Willem Adolf Visser 't Hooft
After earning degrees in theology and law from the universities of Leiden and Birmingham at Selly Oak, Visser ’t Hooft, the son of a lawyer, became the Secretary of the World Alliance of YMCAs in Geneva in 1924. He began working for the World Student Christian Federation in 1928 and became its Secretary in 1931, it General Secretary in 1932 and its President in 1936. He was ordained in Geneva that same year.
Inspired by Karl Barth, Visser ’t Hooft developed a Christocentric understanding of the church and theology embracing denominations and schools of theology, which unified elements of European and American theology – he had earned his doctorate in 1928 with a dissertation on the Social Gospel movement in the USA – in an understanding of the future Kingdom of God and the individual Christian’s responsibility toward the world.
He was the youngest attendee of the Universal Christian Conference in Stockholm in 1925. In 1937, Visser ’t Hooft was involved in organizing both the second international Life and Work Conference “Church, Community and State” in Oxford and the second international Faith and Order Conference in Edinburgh. He was named general secretary of the provisional committee in 1938 and ultimately the first general secretary of the newly established World Council of Churches in 1948.
Visser ’t Hooft opened the expanding World Council of Churches to the Orthodox and the Catholic Churches and made the fight against racism an ecumenical issue. He criticized the East’s antireligious actions without being partial to the West. Visser ’t Hooft headed the World Council of Churches as a plural community of churches at the foot of the Cross of Christ.
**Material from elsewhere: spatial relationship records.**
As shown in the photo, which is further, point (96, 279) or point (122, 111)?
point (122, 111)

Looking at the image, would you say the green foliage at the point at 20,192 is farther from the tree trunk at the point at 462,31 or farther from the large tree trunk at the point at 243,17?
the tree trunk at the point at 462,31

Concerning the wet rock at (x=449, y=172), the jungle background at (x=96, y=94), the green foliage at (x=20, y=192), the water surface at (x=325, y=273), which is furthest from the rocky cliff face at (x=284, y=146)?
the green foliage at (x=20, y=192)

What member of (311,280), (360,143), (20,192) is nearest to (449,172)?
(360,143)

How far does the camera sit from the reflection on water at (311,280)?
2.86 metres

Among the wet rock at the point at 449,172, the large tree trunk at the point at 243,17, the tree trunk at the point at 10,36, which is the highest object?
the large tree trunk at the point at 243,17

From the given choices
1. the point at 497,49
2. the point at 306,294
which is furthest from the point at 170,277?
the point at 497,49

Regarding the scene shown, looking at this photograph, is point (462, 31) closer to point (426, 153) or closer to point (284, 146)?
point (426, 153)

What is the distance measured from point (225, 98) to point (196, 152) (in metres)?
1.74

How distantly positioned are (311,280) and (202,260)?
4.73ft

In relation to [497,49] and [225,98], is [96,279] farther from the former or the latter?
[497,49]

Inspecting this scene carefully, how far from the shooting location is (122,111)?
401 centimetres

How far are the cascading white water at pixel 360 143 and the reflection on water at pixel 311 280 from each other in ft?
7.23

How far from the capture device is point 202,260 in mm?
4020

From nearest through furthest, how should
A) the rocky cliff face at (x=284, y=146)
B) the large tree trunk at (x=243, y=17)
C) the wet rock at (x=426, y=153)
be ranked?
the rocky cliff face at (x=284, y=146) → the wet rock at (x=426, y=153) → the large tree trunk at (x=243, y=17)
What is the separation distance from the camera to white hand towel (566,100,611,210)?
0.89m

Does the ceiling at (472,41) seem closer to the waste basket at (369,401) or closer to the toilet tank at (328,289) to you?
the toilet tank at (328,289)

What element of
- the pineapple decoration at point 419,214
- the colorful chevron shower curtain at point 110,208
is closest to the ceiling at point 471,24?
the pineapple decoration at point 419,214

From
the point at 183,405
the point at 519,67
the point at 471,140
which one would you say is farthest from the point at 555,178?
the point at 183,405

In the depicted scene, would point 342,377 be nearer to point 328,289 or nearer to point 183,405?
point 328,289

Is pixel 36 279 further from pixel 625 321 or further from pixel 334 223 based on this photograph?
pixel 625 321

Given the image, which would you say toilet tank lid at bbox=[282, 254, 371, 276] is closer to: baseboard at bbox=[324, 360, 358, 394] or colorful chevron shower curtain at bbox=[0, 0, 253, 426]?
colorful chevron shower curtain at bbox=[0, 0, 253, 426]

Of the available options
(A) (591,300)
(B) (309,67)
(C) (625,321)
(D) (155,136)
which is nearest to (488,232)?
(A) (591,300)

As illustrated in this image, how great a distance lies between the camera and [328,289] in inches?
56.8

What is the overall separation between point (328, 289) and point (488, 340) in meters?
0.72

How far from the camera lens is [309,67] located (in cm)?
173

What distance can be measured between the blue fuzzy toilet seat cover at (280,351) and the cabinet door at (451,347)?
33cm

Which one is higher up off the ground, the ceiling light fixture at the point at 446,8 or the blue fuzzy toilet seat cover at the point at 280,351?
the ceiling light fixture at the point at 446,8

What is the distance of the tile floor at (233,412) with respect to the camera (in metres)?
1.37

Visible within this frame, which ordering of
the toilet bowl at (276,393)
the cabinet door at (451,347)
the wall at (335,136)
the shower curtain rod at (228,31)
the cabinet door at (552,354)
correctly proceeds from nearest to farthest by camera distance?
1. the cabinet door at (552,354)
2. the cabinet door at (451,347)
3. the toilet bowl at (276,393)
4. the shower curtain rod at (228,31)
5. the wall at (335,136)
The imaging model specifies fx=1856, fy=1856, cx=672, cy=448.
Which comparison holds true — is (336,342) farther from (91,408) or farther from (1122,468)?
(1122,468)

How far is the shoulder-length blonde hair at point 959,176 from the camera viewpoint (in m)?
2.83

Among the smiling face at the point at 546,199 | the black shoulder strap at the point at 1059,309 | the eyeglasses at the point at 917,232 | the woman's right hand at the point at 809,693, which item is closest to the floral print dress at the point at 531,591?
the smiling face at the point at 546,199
Upon his retirement in 1966, he was elected honorary president of the World Council of Churches.
His political and theological convictions and his contacts throughout the world made Visser ’t Hooft an important liaison between church resistance in Europe and Germany and Allied governments in their fight against National Socialism.
After the war, Visser ’t Hooft pushed for the Evangelical Church in Germany’s quick return to the ecumenical fold and, to this end, encouraged the Council of the Evangelical Church in Germany to issue its Stuttgart Declaration of Guilt of October 1945.